29  Jésus répondit: "Le premier, c’est: Ecoute, Israël, le Seigneur notre Dieu est l’unique Seigneur;
30  tu aimeras le Seigneur ton Dieu de tout ton cœur, de toute ton âme, de toute ta pensée et de toute ta force.
31  Voici le second: Tu aimeras ton prochain comme toi-même. Il n’y a pas d’autre commandement plus grand que ceux-là."
32  Le scribe lui dit: "Très bien, Maître, tu as dit vrai: Il est unique et il n’y en a pas d’autre que lui,
33  et l’aimer de tout son cœur, de toute son intelligence, de toute sa force, et aimer son prochain comme soi-même, cela vaut mieux que tous les holocaustes et sacrifices."
34  Jésus, voyant qu’il avait répondu avec sagesse, lui dit: "Tu n’es pas loin du Royaume de Dieu." Et personne n’osait plus l’interroger.


*  


« Aimer Dieu de tout son cœur, de toute son intelligence, de toute sa force, et aimer son prochain comme soi-même, cela vaut mieux que tous les holocaustes et sacrifices » a dit le scribe à Jésus.

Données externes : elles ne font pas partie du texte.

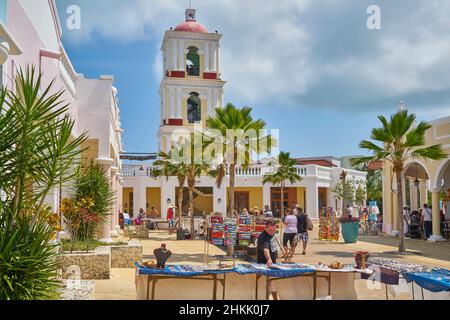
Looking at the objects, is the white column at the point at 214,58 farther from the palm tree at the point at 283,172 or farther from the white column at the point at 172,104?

Où le scribe a-t-il trouvé cela ? — : Le Talmud annonce que dans le Royaume de Dieu, les sacrifices seront abolis — sauf le sacrifice d’action de grâce ; action de grâce adressée à Dieu. Or qu’est-ce qui nourrit l’amour ? L’action de grâce ! En effet, si vous voulez aimer, demandez-vous le bien que vous recevez de qui vous voulez aimer. Si vous entretenez les récriminations, vous allez finir par trouver celui ou celle contre qui vous récriminez désagréable ! Rendez grâce, c’est-à-dire, comptez les bienfaits — vous connaissez le cantique — vous obtiendrez l’effet inverse : comment aimer Dieu ? Vous connaissez la réponse…

Reprenons le texte au début : « un scribe s’avança. Il les avait entendus discuter et voyait que Jésus leur avait bien répondu. Il lui demanda: "Quel est le premier de tous les commandements?" »

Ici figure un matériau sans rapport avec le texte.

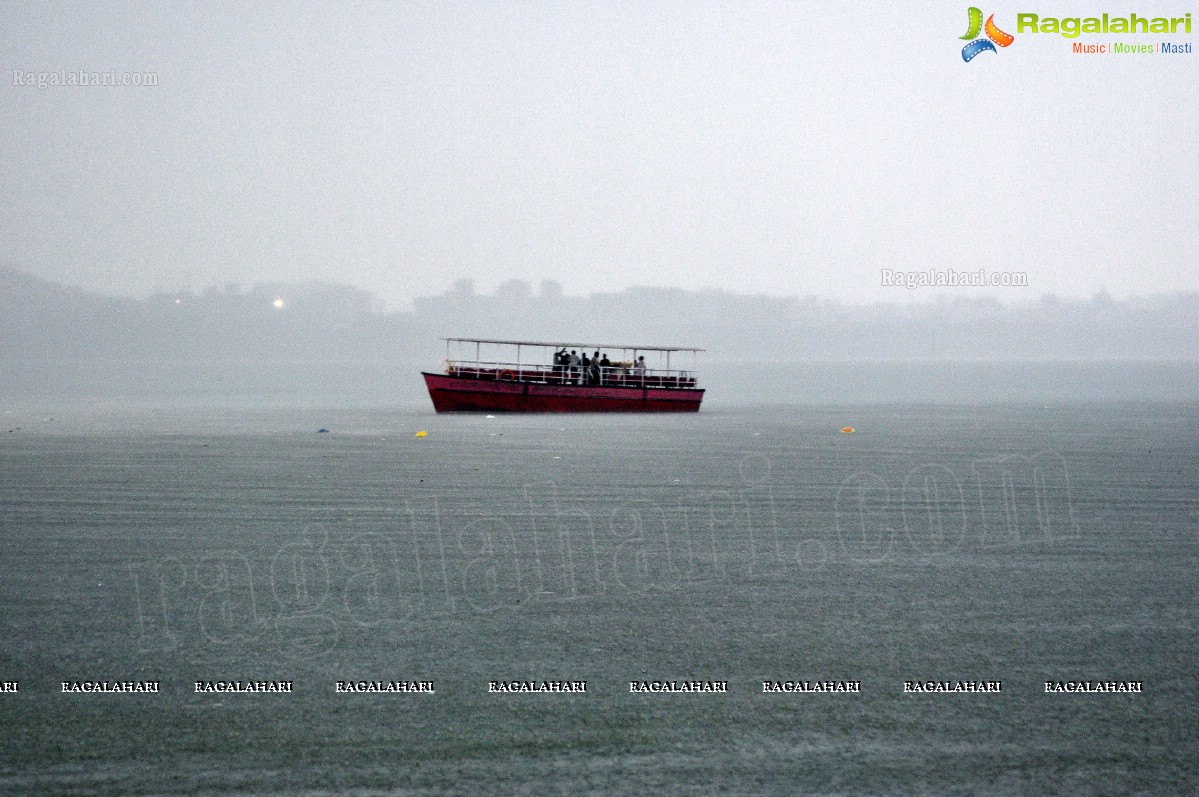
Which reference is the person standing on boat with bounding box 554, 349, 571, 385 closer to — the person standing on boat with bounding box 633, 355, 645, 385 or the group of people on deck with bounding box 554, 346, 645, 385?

De quoi « les » a-t-il entendus discuter ? Jésus vient de discuter avec les Sadducéens de la résurrection des morts ; et donc du Royaume de Dieu, dans la perspective du scribe — Royaume dans lequel pour le scribe subsiste, comme seul sacrifice, l’action de grâce. D’où la question du scribe à Jésus. Rien d’anodin en tout cela. Il veut aller un peu plus loin quant à savoir ce qu’en dit Jésus, de ce Royaume. Ou n’y a-t-il que théorie dans son discours ?

Et voilà donc Jésus en plein accord avec les scribes. Ce qui ne devrait pas nous surprendre : il est question ici du fond des choses. Point de désaccord à ce niveau.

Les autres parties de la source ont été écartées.